A South Carolina state judge has ruled that the state can continue to enforce a ban on most abortions around six weeks after conception, despite ongoing debates over the legal definition of a heartbeat.
Planned Parenthood had requested the law be suspended while courts examine its wording, which includes multiple definitions of when cardiac activity starts.
These definitions could extend the permissible period for abortions beyond the current six-week limit specified by the 2023 law.
The law prohibits abortions after an ultrasound detects “cardiac activity, or the steady and repetitive rhythmic contraction of the fetal heart, within the gestational sac.”
This definition is generally interpreted to mean around six weeks after the last menstrual period. However, some interpretations suggest it could mean when a heart has formed, which medical experts say occurs around nine weeks.
The South Carolina Supreme Court noted these differing definitions when it upheld the law last year, indicating that resolving this issue would be addressed in the future.
In his ruling released Thursday, Circuit Judge Daniel Coble cited the state’s legal precedent, which prioritizes lawmakers’ intent in cases of ambiguous law interpretation. Coble noted that legislators, previous court rulings, and even Planned Parenthood have consistently referenced a six-week standard.
The original six-week ban was overturned by the state Supreme Court, but with a new justice and minor legal adjustments, the high court upheld the revised version last August.
Judge Coble emphasized that legislative history did not support any timeframe other than six weeks, pointing out numerous instances where lawmakers referred to the legislation as a six-week ban during debates.
Although Coble’s decision rejects a temporary suspension of the law, it is not the final ruling. Planned Parenthood is expected to appeal, arguing that the differing definitions of a heartbeat render the law too vague to be constitutional.
For now, South Carolina’s ban on abortions after six weeks remains in effect, with exceptions for cases of rape or incest, severe fetal abnormalities, or risks to the mother’s health.
According to Planned Parenthood, in the first five months after the new law took effect, three-quarters of women seeking abortions were turned away due to their pregnancies being too far along. Of those turned away, 86% could have undergone the procedure if the law permitted abortions up to nine weeks.
“Life will continue to be protected in South Carolina, and the governor will continue his fight to protect it,” said Brandon Charochak, spokesman for Republican Governor Henry McMaster, following Thursday’s ruling.
Judge Coble’s ruling also highlighted further ambiguities in the law’s language that may be contested in future appeals. The law refers to a “fetal heartbeat,” yet many experts consider an embryo to be a fetus only after about 10 weeks of development.
“The only point of this line of argument that this Court is making is to illustrate that while Plaintiffs claim the definition of ‘fetal heartbeat’ clearly indicates the nine-week time frame, this definition is in fact ambiguous. If the definition were as clear as Plaintiffs claim, then this case would be far simpler than it is,” Coble wrote.
Since the U.S. Supreme Court overturned Roe v. Wade in 2022, removing the federal protection for abortion rights, most Republican-controlled states have enacted new bans or restrictions, while Democrat-dominated states have sought to preserve access to abortion.

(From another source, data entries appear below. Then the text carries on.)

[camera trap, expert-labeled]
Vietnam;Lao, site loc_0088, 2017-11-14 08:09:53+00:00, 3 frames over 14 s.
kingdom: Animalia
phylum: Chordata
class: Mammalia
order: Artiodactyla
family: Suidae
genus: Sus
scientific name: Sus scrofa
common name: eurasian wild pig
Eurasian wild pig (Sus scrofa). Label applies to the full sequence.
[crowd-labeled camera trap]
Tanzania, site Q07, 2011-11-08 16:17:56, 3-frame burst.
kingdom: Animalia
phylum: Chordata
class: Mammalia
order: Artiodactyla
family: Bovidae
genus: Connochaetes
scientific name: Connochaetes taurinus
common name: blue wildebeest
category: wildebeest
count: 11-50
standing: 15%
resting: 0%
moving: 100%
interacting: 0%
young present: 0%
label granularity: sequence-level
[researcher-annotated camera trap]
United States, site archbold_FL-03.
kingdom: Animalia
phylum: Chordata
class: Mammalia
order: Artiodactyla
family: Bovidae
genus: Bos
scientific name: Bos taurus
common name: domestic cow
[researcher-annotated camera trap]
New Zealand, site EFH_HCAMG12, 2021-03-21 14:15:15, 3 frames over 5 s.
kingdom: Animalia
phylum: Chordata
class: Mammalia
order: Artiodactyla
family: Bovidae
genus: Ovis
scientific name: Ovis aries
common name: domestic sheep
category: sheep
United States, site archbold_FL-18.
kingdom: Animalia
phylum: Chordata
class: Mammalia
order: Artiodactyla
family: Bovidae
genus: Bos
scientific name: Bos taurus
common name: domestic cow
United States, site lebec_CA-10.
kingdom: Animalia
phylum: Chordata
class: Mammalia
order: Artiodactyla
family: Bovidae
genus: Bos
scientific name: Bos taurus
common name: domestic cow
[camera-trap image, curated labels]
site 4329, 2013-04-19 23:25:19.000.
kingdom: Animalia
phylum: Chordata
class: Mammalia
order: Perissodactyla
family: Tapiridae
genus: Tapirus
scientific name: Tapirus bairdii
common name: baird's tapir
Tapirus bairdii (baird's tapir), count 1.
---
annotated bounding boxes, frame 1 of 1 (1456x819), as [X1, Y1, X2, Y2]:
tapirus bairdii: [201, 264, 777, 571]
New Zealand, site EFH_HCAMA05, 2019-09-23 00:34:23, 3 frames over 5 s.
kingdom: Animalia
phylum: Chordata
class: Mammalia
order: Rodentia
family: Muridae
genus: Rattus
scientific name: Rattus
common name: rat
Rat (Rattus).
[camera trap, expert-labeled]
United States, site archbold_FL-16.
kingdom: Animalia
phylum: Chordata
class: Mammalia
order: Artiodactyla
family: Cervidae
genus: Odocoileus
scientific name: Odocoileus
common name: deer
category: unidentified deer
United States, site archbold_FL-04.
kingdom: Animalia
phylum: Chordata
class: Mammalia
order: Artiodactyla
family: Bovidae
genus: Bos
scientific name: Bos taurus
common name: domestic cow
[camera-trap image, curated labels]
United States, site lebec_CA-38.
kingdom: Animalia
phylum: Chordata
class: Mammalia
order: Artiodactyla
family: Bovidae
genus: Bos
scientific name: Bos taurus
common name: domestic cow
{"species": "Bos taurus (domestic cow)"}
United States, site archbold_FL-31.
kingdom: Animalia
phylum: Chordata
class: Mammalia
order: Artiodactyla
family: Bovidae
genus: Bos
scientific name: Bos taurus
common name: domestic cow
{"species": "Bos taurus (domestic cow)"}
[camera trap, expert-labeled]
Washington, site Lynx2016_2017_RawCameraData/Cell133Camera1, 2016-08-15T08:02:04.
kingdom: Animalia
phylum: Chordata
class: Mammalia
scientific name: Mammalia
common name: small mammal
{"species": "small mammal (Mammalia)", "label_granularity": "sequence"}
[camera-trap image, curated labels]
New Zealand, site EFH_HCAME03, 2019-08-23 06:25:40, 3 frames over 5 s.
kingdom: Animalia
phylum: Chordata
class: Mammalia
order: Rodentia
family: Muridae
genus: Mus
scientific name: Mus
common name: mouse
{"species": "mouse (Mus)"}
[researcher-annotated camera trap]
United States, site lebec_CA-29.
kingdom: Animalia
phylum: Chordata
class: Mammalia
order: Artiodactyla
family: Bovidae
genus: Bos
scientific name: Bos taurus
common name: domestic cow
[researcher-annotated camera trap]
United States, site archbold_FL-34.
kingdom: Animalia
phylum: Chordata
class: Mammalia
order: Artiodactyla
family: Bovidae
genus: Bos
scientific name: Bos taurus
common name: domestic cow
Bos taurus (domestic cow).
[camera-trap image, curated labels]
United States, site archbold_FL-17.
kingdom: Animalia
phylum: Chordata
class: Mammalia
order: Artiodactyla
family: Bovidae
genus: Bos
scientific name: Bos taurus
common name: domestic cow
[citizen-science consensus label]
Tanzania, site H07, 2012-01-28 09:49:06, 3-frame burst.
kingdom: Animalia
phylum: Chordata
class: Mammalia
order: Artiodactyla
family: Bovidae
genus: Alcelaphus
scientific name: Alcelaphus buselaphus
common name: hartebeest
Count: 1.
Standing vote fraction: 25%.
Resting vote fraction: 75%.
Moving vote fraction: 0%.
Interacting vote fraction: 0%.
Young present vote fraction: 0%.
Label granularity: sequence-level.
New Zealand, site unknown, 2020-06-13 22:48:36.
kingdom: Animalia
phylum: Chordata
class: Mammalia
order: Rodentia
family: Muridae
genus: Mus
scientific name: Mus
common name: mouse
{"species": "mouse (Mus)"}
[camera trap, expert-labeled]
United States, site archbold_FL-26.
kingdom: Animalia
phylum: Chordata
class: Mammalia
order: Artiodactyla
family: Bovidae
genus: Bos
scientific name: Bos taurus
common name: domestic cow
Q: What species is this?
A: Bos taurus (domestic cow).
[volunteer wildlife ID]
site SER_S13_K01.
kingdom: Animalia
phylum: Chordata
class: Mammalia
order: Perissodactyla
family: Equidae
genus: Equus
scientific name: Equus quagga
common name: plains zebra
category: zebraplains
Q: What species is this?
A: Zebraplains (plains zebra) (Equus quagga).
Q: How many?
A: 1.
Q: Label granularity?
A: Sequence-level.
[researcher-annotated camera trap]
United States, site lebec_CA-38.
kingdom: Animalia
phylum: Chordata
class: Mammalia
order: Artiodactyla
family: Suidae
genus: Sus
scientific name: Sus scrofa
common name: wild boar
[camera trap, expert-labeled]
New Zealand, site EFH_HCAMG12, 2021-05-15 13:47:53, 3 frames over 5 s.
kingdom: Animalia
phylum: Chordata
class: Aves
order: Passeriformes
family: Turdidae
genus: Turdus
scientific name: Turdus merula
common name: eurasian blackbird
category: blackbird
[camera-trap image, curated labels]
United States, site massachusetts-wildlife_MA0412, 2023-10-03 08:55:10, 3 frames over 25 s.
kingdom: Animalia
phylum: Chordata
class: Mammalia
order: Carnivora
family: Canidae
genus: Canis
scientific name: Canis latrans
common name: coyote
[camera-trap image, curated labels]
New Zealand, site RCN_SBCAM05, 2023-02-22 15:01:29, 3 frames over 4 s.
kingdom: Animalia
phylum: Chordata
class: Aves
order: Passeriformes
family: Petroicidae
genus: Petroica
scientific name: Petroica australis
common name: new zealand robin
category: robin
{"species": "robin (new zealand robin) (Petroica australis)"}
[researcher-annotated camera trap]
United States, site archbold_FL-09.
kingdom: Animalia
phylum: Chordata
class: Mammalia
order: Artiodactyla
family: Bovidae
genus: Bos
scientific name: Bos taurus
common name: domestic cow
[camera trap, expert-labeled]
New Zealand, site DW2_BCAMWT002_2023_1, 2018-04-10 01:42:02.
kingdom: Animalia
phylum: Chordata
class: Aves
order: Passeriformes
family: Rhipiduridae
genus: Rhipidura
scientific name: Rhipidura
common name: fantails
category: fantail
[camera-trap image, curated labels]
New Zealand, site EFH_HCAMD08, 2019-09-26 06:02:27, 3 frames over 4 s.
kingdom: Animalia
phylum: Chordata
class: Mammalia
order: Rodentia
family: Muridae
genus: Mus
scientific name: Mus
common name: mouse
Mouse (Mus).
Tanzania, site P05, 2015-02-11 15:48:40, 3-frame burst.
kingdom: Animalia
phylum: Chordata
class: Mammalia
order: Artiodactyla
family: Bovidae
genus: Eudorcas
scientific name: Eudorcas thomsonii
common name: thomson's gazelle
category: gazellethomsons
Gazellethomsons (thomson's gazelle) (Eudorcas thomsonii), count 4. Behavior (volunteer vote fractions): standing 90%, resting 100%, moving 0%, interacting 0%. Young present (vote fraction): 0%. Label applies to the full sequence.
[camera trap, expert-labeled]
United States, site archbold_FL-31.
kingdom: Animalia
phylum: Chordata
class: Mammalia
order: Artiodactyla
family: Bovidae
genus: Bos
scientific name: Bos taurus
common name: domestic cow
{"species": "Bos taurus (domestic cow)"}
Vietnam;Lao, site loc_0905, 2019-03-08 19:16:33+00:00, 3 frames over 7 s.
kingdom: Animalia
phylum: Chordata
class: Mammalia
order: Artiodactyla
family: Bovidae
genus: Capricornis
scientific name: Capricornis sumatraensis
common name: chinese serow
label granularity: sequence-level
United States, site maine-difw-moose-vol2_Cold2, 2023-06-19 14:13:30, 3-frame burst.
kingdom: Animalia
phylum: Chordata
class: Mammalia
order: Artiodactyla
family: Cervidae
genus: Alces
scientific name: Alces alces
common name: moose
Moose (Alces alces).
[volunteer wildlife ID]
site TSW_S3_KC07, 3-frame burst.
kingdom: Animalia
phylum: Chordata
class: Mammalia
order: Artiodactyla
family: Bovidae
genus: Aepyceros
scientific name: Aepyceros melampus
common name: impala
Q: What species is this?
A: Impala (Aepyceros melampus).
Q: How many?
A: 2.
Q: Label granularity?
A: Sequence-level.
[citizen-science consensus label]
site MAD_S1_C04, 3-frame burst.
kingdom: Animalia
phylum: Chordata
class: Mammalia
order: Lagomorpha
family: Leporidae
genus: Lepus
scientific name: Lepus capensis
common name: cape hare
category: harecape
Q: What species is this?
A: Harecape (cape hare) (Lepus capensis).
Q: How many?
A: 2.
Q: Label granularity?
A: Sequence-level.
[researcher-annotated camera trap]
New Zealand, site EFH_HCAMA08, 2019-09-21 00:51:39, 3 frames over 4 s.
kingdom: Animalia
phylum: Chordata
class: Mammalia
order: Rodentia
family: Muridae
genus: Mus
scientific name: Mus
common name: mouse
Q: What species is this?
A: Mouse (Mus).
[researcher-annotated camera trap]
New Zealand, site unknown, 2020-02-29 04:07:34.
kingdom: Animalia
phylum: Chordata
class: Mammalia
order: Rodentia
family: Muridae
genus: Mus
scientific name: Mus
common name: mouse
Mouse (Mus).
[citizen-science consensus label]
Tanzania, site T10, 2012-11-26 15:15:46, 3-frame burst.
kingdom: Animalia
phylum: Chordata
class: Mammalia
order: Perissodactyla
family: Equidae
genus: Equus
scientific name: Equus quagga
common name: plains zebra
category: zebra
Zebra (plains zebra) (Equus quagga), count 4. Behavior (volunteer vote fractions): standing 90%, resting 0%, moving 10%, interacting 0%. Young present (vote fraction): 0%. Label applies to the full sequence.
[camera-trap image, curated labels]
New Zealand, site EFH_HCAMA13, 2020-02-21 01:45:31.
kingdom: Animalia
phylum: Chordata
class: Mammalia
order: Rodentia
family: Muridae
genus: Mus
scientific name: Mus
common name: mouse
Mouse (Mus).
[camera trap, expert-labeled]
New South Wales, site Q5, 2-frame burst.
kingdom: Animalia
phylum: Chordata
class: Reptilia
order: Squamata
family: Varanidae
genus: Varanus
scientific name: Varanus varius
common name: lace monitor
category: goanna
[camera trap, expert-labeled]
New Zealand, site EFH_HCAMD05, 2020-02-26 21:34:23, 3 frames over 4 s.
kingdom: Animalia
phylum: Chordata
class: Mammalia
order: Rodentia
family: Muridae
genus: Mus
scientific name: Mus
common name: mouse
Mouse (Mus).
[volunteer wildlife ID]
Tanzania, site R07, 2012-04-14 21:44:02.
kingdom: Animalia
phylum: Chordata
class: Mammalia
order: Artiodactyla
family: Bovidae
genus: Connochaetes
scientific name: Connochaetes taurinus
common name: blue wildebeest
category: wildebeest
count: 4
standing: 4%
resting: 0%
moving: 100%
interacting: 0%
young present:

Currently, 14 states enforce total abortion bans with limited exceptions, and South Carolina, along with two other states, has a ban that begins around six weeks into pregnancy.
The specific language of South Carolina’s law opened the door for the lawsuit filed by Taylor Shelton and Planned Parenthood. Shelton sought medical attention for pain from her intrauterine device and was surprised to find she was pregnant just two days after missing her period. Due to uncertainty about the definition of a heartbeat and fear of criminal charges, doctors in South Carolina could not assure her she was within six weeks, forcing her to travel to North Carolina for the procedure.
“Today I stand before you angry — angry at a system that seeks to control our bodies and dictate our choices,” Shelton said after the May 4 hearing. “But I also stand determined, fueled by the conviction that no one should endure what I went through. We deserve better. We deserve clear, unequivocal laws.”